- WRITTEN REQUEST: Locate every line in the data below that contains the word "distance", and copy each such line in full. Treat the match as case-sensitive.

- STORED RECORDS:
* * * *
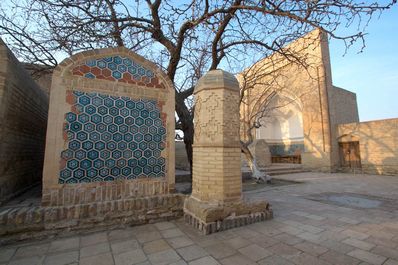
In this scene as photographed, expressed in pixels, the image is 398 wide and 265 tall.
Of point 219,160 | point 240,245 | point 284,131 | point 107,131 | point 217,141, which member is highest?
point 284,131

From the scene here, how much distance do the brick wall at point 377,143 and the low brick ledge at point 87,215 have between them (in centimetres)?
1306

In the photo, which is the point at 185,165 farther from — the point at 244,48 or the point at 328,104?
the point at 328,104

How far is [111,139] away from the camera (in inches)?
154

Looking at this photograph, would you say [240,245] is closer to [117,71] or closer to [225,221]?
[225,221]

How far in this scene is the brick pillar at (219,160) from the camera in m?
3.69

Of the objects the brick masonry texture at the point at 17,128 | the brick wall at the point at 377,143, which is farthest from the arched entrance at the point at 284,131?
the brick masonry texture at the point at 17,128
* * * *
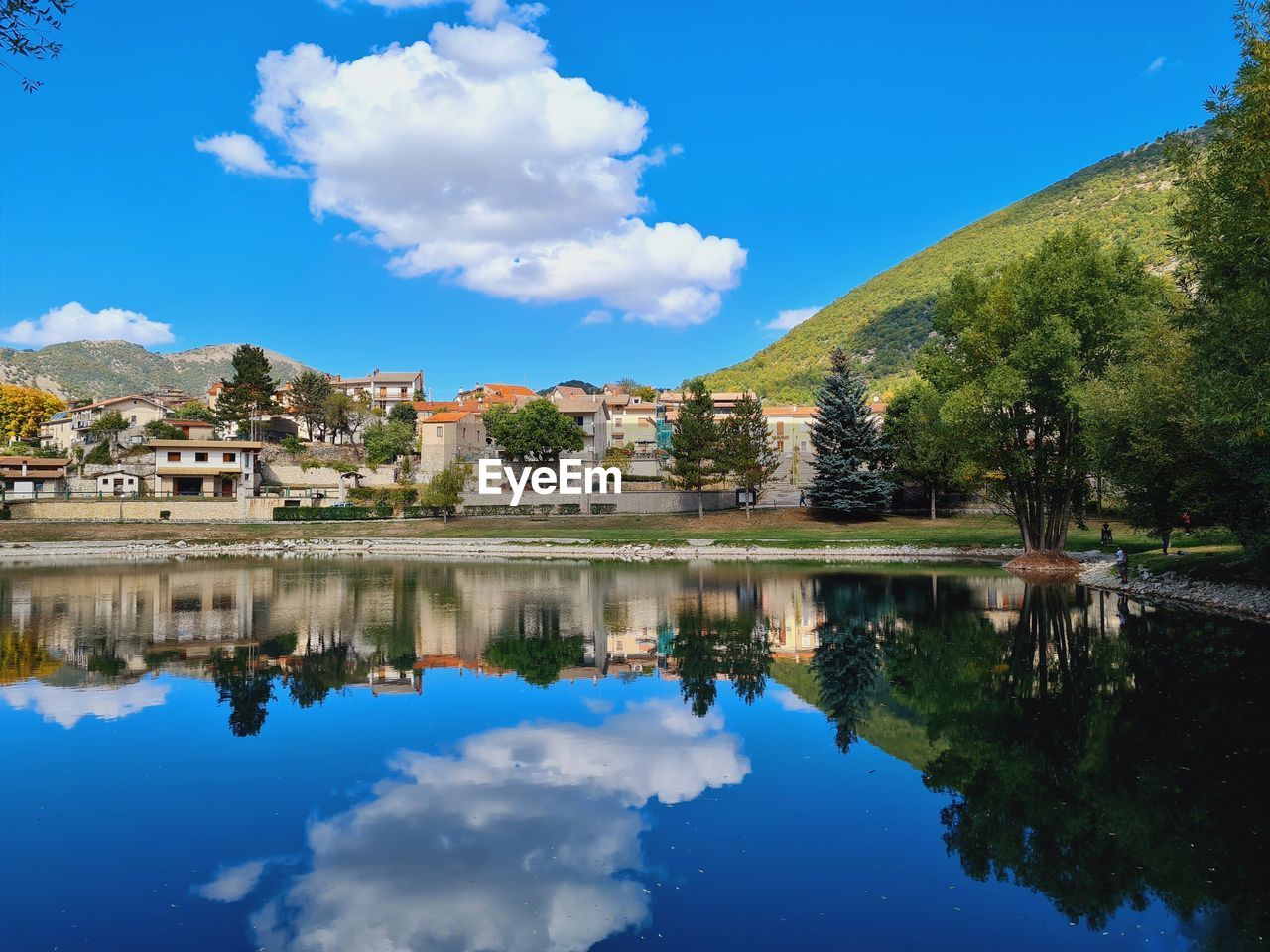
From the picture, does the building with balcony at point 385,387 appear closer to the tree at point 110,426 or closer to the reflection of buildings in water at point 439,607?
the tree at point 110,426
* * * *
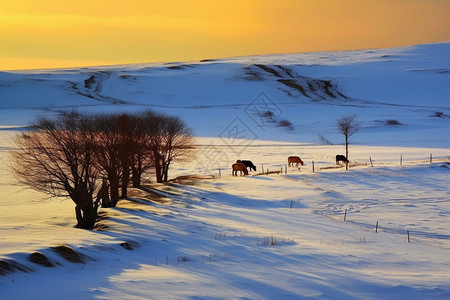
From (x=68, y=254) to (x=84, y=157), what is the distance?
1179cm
* * * *
- SOLUTION:
From the scene here, how much distance do the brick wall at point 377,143 and the low brick ledge at point 87,215 have between them (in centimetres)?
From (x=68, y=254) to (x=84, y=157), what is the distance?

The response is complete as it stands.